6.4.2 Classification

  • Duplex collecting system or duplex kidney anomalies can be classified into the following categories depending on the level or lack of fusion:

    • Duplex kidney:

      • The duplex kidney has a single renal parenchyma that is drained by two separate pelvicalcyeal systems

    • Duplex collecting system: The kidney has two pyelocaliceal systems and is associated with a single ureter or with a bifid ureter (a partial duplication) or, in the case of a complete duplication, with two ureters (double ureters) that drain separately into the urinary bladder.

    • So, a duplex collecting system is a duplex kidney draining into:

      • Single ureter: Duplex kidneys and duplication pelvicalyceal systems uniting at the pelviureteric junction (PUJ)

      • Bifid ureter (ureter fissus): two ureters that unite before emptying into the bladder

      • Double ureter (complete duplication)

    • Bifid collecting system:

      • This refers to a duplex kidney with the two separate pelvicalyceal collecting systems uniting at the PUJ or as bifid ureters.

      • Two pelvicalyceal systems join at the ureteropelvic junction (bifid pelvis), or two ureters join before draining into the urinary bladder (bifid ureters).

    • Double/duplicated ureters (or collecting system):

      • This is characterized by two ureters that drain separately into the bladder or genital tract.

      • Two ureters open separately into the renal pelvis superiorly and drain separately into the bladder or genital tract.

      • Upper and lower pole ureters drain a duplex kidney’s upper and lower poles, respectively.

  • As a result of these anatomic abnormalities:

    • The duplicated ureters may be seen extending a variable distance down to the urinary bladder.

    • Obstruction of the upper pole moiety down to the bladder may be seen, often associated with a ureterocoele.

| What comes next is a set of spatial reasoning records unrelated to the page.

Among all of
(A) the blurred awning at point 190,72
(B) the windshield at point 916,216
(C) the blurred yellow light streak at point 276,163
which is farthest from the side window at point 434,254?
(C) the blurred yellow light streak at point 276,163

    • Vesicoureteral reflux into the lower pole moiety may be seen. This is often due to distortion in its insertion by an associated ureterocoele.

    • Ectopic insertion of the upper pole moiety e.g. into the prostatic urethra in males or vaginal vault in females.

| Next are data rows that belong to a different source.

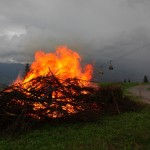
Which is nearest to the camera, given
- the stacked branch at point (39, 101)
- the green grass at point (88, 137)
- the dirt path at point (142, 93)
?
the green grass at point (88, 137)

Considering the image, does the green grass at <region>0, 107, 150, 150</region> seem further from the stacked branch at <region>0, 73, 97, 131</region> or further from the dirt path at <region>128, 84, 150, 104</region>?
the dirt path at <region>128, 84, 150, 104</region>

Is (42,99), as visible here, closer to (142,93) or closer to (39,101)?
(39,101)

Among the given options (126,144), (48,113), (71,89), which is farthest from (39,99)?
(126,144)

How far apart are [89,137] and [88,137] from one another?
0.12 ft

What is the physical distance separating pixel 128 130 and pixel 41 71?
6870 mm

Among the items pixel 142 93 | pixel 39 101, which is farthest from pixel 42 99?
A: pixel 142 93

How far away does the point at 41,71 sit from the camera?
1762cm

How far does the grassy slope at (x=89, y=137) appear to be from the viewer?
10.3 m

    • If reflux is significant, evidence of reflux nephropathy may be evident.

6.4.3 Clinical Features

  • Most duplicated systems are asymptomatic and diagnosed incidentally.

  • Duplex collecting system may be complicated by infection, vesicoureteral reflux or obstruction.

  • Occasionally, hydronephrosis can be severe enough to result in flank discomfort, pain or even a palpable mass.

Classification of Duplex Collecting System

  • Duplex kidney: Two separate pelvicalyceal system draining a single renal parenchyma.

  • Duplex collecting system: A duplex kidney draining into:

    • A single ureter: Duplex kidney with pelvicalyceal system uniting at the pelviureteric junction.

    • Bifid ureters: Two ureters that unite before emptying into the urinary bladder.

    • Double ureters (Complete duplication)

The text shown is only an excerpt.